■ Requisitos del ejercicio
1. Explica en una a tres oraciones con qué fin el texto sobre la universidad dice que cabrá distinguir entre formación profesionalizadora y formación profesional.
2. Prolonga el texto sobre la universidad y la profesionalización a partir de su última oración.

:: Texto fuente ::

No son estas formas a las que pretendo dar forma en/con el trabajo universitario. Por lo mismo, quisiera señalar ciertas virtualidades que pueden seguir enriqueciendo la tarea de la universidad contemporánea sin llegar a tener que renunciar a su alma. Virtualidad de una idea y un deseo que llevan mucho tiempo ahí pero que han sido poco profundizados, incluso irreflexivamente criticados, denostados, despreciados por uno y otro bando. Me refiero a la idea de profesionalización y a la pertinencia de una formación profesionalizadora; ideales y objetivos universitarios recurrentes pero generalmente descuidados. Más acá o más allá de lo viciado del encargo que hoy se hace a las universidades, encuentro que potenciar tales lógicas da razones suficientes para seguir defendiendo su papel de servicio público (en un sentido amplio del término). Para dar cuenta de la propuesta cabrá, en la senda de la distinción aristotélica retomada por Hanna Arendt, distinguir de forma clara y concisa entre formación profesionalizadora y formación profesional; y más hondamente, si cabe, entre profesionalización y empleabilidad.

:::
:: Material proporcionado ::

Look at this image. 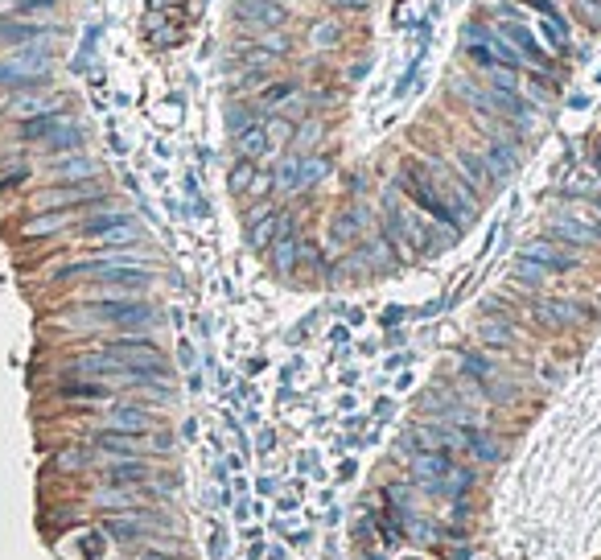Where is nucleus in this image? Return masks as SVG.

:::

■ Resultados por tarea
1. La distinción sirve para dar cuenta de la propuesta del texto: potenciar la idea de profesionalización y la pertinencia de una formación profesionalizadora. Según el texto, esas lógicas dan razones suficientes para seguir defendiendo el papel de servicio público de la universidad.

2.
Junto a otros colegas he tenido distintas oportunidades de estudiar las luces y sombras de los procesos de profesionalización de las profesiones sociales y educativas, así como de defender la pertinencia de una formación universitaria profesionalizadora (Sáez y García Molina, 2003; 2004; 2006; Campillo y García Molina, 2009; García Molina y Sáez, 2011). Y es mi intención seguir defendiéndola siempre que se distinga entre empleo, oficio y profesión, del mismo modo que es preciso distinguir entre profesionalización y empleabilidad. La actual fenomenológica del trabajo (más propensa a impulsar la lógica del empleo que la de las profesiones de servicio público) dificulta la conceptualización precisa de términos que utilizamos de manera indiscriminada en el lenguaje corriente. Pero lo que pueda ser permitido y conveniente en las conversaciones de calle no tiene por qué ser moneda de cambio en las facultades de humanidades o ciencias sociales. En los próximos párrafos me adentraré, de manera necesariamente compendiada, en la distinción de estos conceptos y las lógicas que representan.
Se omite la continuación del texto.